6月27日、みかんぐみ分科会「きょうだいのことも話してみよう!」を開催しました。
みかんぐみでは初の試みとなる「きょうだい企画」です。障害や病気のある人の兄・姉・弟・妹を「きょうだい」と呼び、子どものきょうだいを「きょうだい児」と呼びます。子どもたちそれぞれのことはそれぞれのママ友と話す機会もありますが、「きょうだい」について話せる機会はなかなかないものです。今回の分科会では「きょうだいのことも話してみよう!」と題して、有馬桃子さんによるご講演、4人の親御さんによるスピーチ、参加者の親御さんを交えてのフリートークを行いました。
まずは有馬さんのご講演「きょうだいからのメッセージ」。有馬さんは臨床発達心理士・介護福祉士であると同時に、ご自身も知的障害の妹さん(故人)のきょうだいでもあります。現在はきょうだいの心理や支援についての講演を各地で行っていらっしゃいます。
講演の内容は、きょうだい支援・家族支援の必要性、きょうだいの育ちと気持ち、きょうだいへの寄りそい方のヒント。
まさに親が知りたいことが盛りだくさん!同時に、支援者の方や周りの方にも知っていただきたいと思うことも沢山含まれていました。
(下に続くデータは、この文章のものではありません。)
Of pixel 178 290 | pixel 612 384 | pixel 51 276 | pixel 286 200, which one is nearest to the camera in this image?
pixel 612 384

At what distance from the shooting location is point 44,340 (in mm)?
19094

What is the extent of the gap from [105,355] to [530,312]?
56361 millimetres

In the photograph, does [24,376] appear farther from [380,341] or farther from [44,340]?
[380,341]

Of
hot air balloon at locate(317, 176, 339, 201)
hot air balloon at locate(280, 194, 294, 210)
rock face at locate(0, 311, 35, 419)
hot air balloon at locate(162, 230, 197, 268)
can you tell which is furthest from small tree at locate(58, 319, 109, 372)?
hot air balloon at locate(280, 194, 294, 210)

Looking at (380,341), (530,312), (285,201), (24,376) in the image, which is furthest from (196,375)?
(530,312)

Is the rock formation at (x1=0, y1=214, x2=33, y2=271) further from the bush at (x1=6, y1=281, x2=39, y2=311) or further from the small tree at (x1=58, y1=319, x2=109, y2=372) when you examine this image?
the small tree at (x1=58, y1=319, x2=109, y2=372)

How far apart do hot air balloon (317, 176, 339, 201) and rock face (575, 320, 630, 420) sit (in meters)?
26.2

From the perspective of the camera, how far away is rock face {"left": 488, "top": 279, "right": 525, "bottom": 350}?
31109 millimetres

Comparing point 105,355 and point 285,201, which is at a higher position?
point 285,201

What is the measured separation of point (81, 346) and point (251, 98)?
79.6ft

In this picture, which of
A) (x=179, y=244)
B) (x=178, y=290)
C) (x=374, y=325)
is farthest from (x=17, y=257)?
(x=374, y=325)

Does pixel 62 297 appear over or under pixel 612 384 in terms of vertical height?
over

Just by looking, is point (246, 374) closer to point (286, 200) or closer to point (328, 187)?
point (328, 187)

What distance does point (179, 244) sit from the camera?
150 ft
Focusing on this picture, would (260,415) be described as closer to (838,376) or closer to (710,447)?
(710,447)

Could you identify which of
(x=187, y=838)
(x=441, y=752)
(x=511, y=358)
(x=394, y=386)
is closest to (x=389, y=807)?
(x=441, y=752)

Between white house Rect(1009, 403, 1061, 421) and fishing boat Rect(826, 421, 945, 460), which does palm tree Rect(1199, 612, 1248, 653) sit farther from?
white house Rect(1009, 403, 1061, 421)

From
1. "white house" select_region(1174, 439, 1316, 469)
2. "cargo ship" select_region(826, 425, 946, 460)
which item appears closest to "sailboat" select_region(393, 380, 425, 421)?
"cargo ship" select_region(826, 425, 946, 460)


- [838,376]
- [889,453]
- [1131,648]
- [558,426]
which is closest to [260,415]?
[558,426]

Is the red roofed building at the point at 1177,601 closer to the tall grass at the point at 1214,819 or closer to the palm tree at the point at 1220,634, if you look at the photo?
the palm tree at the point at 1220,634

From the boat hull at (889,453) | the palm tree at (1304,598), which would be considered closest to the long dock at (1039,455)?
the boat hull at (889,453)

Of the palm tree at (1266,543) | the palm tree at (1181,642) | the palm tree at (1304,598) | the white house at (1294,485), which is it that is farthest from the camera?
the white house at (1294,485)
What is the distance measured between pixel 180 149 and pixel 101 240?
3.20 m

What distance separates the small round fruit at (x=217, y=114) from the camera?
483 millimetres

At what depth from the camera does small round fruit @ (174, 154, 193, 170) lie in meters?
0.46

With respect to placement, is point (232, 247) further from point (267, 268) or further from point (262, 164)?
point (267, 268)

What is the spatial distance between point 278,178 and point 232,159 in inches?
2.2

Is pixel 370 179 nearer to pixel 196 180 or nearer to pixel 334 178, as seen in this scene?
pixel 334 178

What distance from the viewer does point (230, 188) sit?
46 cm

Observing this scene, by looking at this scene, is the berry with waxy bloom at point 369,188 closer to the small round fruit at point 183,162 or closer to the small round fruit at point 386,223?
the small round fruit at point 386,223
今回の参加者の中には支援者の方々もいらっしゃったので、その方たちに知っていただけたのは、親としてとてもありがたい機会でした。
講演の中で「家族はモビールのようにお互いに影響し合い、無意識にバランスをとろうとする」というお話がありましたが、「あぁ、そのとおりだな」と思いました。だからこそ、家族のあり方も、きょうだいの育ち方や思いもそれぞれ違って、いろいろになるのだなぁと。
また、有馬さんご自身がきょうだいとして経験された思いなどについてもお話しして下さいました。親は「きょうだい」という立場にはなれないので、「きょうだい」が何を思い、どう考え、どう育っていくのかがとても気になります。きょうだいとしての思いを聞く段階になると、親としてはちょっとドキドキしてしまいました。ですが、有馬さんはきょうだいという当時者であると同時に専門的な知識もお持ちなので、ご自身の体験を客観的に語って下さいます。そのためか、聞いていてすうっと心に入ってきました。きょうだいの育ちについては不安がいっぱいあったのですが、幼児期や学齢期などの成長につれてのきょうだいの気持ちの変遷や、あったらよいであろう支援についてなどを知ることによって、不安がちょっと軽くなりました。また、「そうか、こういうこともありえるんだ」と心の準備が出来たり、「あぁ、あの時にあの子がああいう態度をとったのは、もしかしたらこんな願いがあったからかも」という気づきを得ることもできました。
講演の最後では、きょうだいへの寄りそい方のヒントをたくさん教えていただきました。親自身のセルフケアを大切にする、コミュニケーションの工夫、生活のバランスや環境の工夫などなど。目の前のきょうだいをその子自身として見るために、「あなたは大事な存在なんだよ」と伝えられるようになるために、ヒントを参考にしてちょっとできそうなところから始めてみたいと思います。
有馬さんの講演の次は、親御さん4人のスピーチ。
・きょうだいを産むことへの思い
・きょうだいに期待をかけるまわりの人たち
・家族だけでは乗り切れない状況
・きょうだいを思っている家族以外の存在
それぞれがきょうだいを気にかけ、大切に思っていること。けれども、家族頼みではこどもたちに負担がかかってきてしまいがちな現状などについての具体的なエピソードを交えたスピーチです。さらに有馬さんからの質問により、親御さんの心の揺れや困りごとなどが引き出され、考えさせられる内容となりました。
最後は、参加者の親御さんも交えて、ランチをしながらのフリートークです。日頃は話す機会のなかったきょうだいたちの「あるある話」やきょうだいたちの困ってしまう言動、不安に思っていること、あったらいいなぁというきょうだい企画などなど。話はとまらず、予定時間を過ぎてもまだまだ続きそうな勢いでした。
みかんぐみ初のきょうだい企画である「きょうだいのことも話してみよう!」を開催して、こどもたちが安心して育つためには多くの見守ってくれる存在が必要だと再認識しました。どの子もみんなのびのびと育つことができるように、周囲の大人が手を取り合いながら、安心できる環境を作れるようにしていきたいと思います。